- Goal of the exercise -
Each entry below should be echoed exactly, with pictures omitted.

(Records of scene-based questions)
━━━
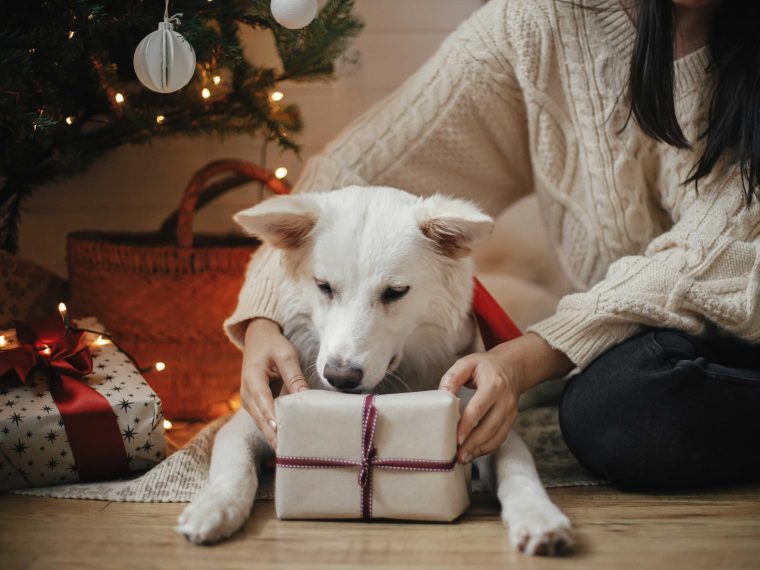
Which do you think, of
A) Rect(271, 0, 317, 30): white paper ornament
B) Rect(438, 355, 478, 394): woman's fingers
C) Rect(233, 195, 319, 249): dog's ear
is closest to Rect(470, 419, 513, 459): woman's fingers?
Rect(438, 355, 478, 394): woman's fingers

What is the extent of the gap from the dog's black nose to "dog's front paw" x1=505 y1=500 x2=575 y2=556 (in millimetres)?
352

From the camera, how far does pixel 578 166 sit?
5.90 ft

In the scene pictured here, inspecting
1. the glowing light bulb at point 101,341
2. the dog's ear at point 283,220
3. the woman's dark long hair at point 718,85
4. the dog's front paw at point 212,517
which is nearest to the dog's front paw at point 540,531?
━━━
- Exercise output -
Which do you think, of
A) Rect(271, 0, 317, 30): white paper ornament
B) Rect(438, 355, 478, 394): woman's fingers
C) Rect(233, 195, 319, 249): dog's ear
is closest to Rect(470, 419, 513, 459): woman's fingers?
Rect(438, 355, 478, 394): woman's fingers

What is the extent of the gap from the dog's black nose to "dog's front paw" x1=505 y1=500 x2=575 y2=556 (in millimetres)?
352

From the camera, how far does pixel 578 166 sit?
5.90 ft

In the scene pictured here, inspecting
1. the glowing light bulb at point 101,341
2. the dog's ear at point 283,220
3. the woman's dark long hair at point 718,85
4. the dog's front paw at point 212,517
which is nearest to the dog's front paw at point 540,531?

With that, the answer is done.